Der Architekt Heinrich Rother ließ das Lagergelände von Wildwuchs säubern und Kies aufschütten. Renoviert sind bisher zwei der verfallenen graubraunen Flachgebäude, in denen Dokumentation und Ausstellung untergebracht sind. Die behutsamen architektonischen Eingriffe sollen das NS-Zwangsarbeiterlager und zugleich die „nachkriegszeitlichen Überformungen“ sichtbar machen.

„Überformungen“ und geschichtliches Desinteresse gab es reichlich – dass von der ursprünglichen Lagerarchitektur überhaupt noch etwas übrig ist, grenzt an ein Wunder. Schon während der Nazizeit lebten die Internierten unbeachtet direkt unter den Augen der Bevölkerung. Auch nach dem Krieg ignorierte man die Geschichte des Geländes. Im westlichen Teil des Lagers zog 1946 ein Impfstoffinstitut ein, im Osten an der Köllnischen Straße brachte man Werkstätten, eine Kindertagesstätte, eine Sauna und eine Kegelbahn in den Baracken unter.

Erst 1993 „entdeckte“ eine für die Bezirkssanierung eingesetzte Planergemeinschaft das Zwangsarbeiterlager neu. Ihnen und der Arbeit von Bürgerinitiativen wie der Berliner Geschichtswerkstatt und dem Bund der Antifaschisten Treptow ist es zu verdanken, dass das Gelände 1995 unter Denkmalschutz gestellt wurde und schließlich auch die Politik mit einem Nutzungskonzept am Zustandekommen des Zentrums mitwirkte. Doch vom Bürgerengagement bis zur Projektbeauftragung der Stiftung Topographie des Terrors durch die Kulturverwaltung im April 2005 war es ein langer Weg.

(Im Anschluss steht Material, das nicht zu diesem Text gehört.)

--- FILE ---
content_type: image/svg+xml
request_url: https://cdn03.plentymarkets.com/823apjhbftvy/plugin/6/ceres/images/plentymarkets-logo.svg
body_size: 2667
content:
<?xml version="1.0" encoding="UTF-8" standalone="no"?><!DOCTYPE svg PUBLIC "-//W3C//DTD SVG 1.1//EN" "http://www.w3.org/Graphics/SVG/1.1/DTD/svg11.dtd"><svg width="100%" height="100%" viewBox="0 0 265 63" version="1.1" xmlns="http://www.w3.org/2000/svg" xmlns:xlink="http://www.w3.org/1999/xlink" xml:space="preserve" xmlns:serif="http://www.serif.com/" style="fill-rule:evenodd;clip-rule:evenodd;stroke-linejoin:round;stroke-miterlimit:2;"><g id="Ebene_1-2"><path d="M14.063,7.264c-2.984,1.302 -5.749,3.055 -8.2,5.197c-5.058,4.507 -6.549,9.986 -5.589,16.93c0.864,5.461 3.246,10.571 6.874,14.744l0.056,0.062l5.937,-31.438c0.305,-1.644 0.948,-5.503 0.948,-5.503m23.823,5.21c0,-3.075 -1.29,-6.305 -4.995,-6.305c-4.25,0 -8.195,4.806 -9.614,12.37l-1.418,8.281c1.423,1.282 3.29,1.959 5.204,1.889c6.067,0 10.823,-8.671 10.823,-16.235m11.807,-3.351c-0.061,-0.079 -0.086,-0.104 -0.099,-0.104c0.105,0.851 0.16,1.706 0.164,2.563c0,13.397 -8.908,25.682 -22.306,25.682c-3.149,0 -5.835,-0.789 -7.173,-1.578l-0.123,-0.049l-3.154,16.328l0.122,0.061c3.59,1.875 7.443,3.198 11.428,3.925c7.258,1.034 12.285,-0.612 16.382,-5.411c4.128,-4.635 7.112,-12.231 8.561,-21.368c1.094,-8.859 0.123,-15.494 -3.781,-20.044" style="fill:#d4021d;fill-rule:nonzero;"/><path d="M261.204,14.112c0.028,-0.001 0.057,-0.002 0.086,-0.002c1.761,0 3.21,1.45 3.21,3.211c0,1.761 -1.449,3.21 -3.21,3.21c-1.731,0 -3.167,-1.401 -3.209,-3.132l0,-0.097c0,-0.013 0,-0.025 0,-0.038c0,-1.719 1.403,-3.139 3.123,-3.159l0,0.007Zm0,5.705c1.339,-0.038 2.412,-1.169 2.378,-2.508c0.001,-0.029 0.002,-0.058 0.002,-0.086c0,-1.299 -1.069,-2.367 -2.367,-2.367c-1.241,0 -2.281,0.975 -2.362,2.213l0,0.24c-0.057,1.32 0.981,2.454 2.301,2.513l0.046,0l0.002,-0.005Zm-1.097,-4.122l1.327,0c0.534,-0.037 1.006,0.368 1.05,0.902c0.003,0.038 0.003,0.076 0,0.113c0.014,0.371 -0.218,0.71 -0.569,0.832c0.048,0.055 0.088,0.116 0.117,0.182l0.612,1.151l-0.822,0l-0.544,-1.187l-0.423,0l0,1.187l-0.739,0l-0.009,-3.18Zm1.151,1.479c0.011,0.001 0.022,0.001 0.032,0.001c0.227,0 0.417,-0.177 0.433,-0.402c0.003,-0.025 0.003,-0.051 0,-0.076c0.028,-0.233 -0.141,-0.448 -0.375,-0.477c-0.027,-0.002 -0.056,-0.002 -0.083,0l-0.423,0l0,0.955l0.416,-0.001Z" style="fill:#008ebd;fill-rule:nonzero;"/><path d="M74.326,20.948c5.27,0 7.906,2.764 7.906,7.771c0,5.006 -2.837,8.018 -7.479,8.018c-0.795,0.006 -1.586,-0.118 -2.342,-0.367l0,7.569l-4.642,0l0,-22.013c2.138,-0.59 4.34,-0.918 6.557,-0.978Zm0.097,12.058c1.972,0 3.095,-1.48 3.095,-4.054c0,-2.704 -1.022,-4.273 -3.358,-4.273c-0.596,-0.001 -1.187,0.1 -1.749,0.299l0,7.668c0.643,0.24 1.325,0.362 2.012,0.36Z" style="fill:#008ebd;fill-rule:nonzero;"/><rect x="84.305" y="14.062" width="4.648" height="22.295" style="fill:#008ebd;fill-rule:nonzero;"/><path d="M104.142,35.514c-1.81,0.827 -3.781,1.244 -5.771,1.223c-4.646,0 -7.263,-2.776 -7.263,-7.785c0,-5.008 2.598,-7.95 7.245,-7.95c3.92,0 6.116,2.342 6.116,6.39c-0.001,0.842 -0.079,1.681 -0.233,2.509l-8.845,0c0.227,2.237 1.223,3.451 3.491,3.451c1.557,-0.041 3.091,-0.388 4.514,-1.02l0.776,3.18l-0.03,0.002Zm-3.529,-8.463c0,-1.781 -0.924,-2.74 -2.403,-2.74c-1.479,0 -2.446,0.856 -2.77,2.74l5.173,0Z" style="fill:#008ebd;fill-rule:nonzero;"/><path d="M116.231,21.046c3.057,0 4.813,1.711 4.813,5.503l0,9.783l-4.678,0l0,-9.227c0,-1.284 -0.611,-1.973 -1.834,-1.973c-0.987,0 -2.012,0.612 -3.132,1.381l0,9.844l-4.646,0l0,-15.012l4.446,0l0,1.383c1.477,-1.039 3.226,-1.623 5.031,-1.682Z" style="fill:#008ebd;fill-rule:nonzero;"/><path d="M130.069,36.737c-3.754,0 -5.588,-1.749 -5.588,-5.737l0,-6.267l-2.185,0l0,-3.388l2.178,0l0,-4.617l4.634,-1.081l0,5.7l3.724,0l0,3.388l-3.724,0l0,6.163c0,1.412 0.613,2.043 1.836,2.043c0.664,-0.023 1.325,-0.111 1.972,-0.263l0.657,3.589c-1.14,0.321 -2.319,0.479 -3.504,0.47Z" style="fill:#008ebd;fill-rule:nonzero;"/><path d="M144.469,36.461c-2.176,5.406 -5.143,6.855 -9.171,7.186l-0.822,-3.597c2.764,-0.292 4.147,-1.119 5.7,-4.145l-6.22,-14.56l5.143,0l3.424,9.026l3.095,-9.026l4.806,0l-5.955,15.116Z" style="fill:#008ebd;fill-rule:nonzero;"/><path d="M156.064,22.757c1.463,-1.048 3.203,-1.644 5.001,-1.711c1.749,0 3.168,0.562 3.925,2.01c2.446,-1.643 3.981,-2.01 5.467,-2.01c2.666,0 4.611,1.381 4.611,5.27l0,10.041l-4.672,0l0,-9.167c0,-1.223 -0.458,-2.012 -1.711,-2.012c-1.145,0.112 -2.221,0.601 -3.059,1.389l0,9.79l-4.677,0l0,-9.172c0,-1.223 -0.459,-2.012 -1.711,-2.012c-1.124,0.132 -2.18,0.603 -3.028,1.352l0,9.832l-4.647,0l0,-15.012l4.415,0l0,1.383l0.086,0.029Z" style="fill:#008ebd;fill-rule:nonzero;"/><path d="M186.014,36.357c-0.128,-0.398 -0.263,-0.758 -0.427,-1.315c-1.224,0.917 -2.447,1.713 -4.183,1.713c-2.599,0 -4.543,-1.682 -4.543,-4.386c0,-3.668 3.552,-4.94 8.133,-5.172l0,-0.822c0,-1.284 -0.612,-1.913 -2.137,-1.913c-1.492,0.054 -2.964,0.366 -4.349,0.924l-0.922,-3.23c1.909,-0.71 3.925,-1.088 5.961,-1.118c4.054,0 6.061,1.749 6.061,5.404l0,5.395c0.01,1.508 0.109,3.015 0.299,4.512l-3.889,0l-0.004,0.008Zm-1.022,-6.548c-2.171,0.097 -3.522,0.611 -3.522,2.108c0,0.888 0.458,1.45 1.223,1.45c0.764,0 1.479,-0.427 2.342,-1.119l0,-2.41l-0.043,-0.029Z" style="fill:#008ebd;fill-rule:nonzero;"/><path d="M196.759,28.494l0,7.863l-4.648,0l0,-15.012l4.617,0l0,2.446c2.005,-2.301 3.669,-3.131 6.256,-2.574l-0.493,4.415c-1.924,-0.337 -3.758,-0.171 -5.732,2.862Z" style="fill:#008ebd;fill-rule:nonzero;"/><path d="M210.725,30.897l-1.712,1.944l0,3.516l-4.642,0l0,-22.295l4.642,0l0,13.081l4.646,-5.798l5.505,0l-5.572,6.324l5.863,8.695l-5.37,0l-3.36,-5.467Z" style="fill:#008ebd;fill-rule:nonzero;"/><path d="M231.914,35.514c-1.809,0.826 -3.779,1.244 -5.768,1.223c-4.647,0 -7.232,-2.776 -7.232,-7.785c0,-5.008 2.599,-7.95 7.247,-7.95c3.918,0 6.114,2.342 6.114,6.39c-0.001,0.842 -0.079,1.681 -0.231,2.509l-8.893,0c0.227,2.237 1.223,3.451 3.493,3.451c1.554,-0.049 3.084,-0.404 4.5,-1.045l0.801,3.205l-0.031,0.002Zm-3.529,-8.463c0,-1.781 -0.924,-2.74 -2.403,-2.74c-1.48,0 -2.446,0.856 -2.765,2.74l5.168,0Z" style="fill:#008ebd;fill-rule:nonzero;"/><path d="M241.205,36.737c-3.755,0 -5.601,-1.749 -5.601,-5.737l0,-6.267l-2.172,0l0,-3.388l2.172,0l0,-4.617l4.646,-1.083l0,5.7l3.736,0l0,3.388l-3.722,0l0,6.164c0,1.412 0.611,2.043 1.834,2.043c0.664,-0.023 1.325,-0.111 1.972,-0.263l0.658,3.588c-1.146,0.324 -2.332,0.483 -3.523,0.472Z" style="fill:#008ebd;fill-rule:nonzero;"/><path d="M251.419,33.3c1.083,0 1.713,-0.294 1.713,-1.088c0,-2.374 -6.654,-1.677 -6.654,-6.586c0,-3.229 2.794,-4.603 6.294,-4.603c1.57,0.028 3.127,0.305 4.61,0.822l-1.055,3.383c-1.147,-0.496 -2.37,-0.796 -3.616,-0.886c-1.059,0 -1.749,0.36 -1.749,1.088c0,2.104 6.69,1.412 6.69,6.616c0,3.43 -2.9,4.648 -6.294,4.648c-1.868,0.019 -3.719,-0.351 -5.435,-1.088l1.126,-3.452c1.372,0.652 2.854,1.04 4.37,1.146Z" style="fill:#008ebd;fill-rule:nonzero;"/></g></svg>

Den dokumentiert die gestern eröffnete Ausstellung „Bausteine. Geschichte und Perspektiven des Dokumentationszentrums NS-Zwangsarbeit“ in Baracke 3. Neben einem Verkaufsschild des Bundes, der noch 2001 das Gelände veräußern wollte, und anderen Wegmarken werden Arbeitsausweise des „AEG Trio“-Werks und weitere Dokumente aus dem Alltag der ZwangsarbeiterInnen gezeigt. Am erschütterndsten aber sind die Originalzitate, die an die Barackenwände gemalt wurden. „Ob beim Bau eines Panzergrabens 10.000 russische Weiber an Entkräftung umfallen, interessiert mich nicht“, sagte Heinrich Himmler 1943. Es hat lange genug gedauert, bis das Schicksal der ZwangsarbeiterInnen hierzulande die Öffentlichkeit interessierte.